In Pentaho’s view, enterprises that require flexibility and agility in their big data analytics projects are better off investing in a data analytic pipeline strategy. Instead of putting all of one’s eggs into Hadoop, Pentaho sees customers getting a better return by ensuring that the entire analytic process—not just Hadoop but every surrounding source and destination–is sufficiently managed. That means orchestrating the data and making sure that multiple data sources are properly cleansed, transformed, blended, delivered, and governed before the analysis even begins, Yarbrough says.
“The important key there is to deliver [data analytics] with governance so the data is ultimately trusted and provided in a way that people can trust their decisions,” he says. “We tend to view what we do as the managing and automation of a data pipeline as a way to prevent that data swamp from happening.”
Today at the Strata + Hadoop World show in New York City, Pentaho unveiled version 6 of its flagship software suite. The new version furthers the company’s goal of helping customers build analytic pipelines, with a particular focus on helping customers to build and deliver “data services” that leverage existing data storage and analytic resources within their organizations.

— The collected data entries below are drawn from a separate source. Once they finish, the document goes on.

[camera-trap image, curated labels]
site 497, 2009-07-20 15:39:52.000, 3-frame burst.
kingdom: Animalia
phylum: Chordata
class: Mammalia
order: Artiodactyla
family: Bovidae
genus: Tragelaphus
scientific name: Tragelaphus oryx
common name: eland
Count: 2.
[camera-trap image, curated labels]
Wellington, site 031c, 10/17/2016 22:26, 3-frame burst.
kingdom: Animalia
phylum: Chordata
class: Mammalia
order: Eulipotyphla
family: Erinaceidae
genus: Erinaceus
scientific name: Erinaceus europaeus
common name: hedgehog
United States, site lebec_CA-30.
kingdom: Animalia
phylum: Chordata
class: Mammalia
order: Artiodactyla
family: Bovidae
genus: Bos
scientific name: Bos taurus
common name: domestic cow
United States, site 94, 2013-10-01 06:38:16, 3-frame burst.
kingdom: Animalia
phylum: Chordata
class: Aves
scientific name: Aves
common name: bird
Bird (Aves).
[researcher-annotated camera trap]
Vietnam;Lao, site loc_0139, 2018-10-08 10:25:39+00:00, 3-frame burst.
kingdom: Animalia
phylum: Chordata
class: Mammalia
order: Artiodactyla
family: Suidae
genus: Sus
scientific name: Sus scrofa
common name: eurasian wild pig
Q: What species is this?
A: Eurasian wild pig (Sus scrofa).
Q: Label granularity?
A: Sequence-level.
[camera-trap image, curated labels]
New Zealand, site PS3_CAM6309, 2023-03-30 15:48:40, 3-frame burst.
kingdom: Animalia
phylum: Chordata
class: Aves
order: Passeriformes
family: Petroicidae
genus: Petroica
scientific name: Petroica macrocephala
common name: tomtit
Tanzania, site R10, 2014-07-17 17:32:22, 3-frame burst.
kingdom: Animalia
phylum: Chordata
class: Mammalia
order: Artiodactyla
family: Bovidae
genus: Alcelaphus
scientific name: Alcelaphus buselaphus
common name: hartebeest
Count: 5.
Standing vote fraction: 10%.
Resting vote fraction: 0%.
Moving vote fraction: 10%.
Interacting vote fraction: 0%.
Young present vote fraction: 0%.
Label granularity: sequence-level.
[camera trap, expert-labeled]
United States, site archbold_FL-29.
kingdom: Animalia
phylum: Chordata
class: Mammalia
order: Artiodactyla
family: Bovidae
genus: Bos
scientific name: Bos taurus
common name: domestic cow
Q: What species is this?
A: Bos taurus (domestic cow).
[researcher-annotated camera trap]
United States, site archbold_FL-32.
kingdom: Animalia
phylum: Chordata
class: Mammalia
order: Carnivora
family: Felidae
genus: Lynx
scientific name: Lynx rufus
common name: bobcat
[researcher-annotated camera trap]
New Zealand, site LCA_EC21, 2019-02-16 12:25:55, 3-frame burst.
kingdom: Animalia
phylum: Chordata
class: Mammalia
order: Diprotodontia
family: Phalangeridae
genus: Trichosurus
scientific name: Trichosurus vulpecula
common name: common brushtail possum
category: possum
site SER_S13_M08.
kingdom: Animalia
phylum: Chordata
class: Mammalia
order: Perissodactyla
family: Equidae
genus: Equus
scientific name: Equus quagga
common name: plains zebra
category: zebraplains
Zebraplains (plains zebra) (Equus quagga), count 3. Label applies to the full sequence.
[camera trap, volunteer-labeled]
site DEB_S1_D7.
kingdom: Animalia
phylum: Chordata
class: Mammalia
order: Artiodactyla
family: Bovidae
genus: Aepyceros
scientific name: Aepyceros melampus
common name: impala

Specifically, Pentaho version 6 delivers the capability to blend and virtualize data on the fly; to cleanse virtually any type of data; to push processing down to other parts of the stack; and the capability to track and store data lineage across one or more analytic pipelines. It also sports better integration with IT monitoring tools, including SNMP.
It’s all about exposing a “big blend” of data as a service, Yarbrough says. “The idea is to flexibly enable a blend of data and then exposes that data as a data service,” he says. “The data is coming in from whatever source and all kinds of actions are being taken on that data– integration and transformation and cleansing processes. As part of that path of that pipeline, you’ll have places where data goes to work, like a data lake, but it doesn’t stop there. It may go on to a data warehouse, or something we’re seeing our customers adopt readily, and that is a data refinery.”
This data refinery and data pipeline concept characterizes the work that one particular Pentaho customer is doing. The organization (which the company did not name) is storing every transaction that’s occurring on the stock market, and searching for signs of market manipulation, which is a crime. This data is stored in a Hadoop data lake that’s currently brimming with 7PB of data, Yarbrough says.
But the analysis doesn’t occur in Hadoop. “Doing that is a challenge if it’s sitting in Hadoop. The performance is not necessarily great,” Yarbrough says. “So this is where that idea of the data refinery comes in. They refine it in Hadoop. They bring a smaller data set out, put that data into an analytic engine– in this case Amazon Redshift–and the end-user has immediate access to that data.”
Pentaho 6 will become generally available October 14 during the company’s annual user conference. Pentaho was bought by Hitachi Data Systems earlier this year.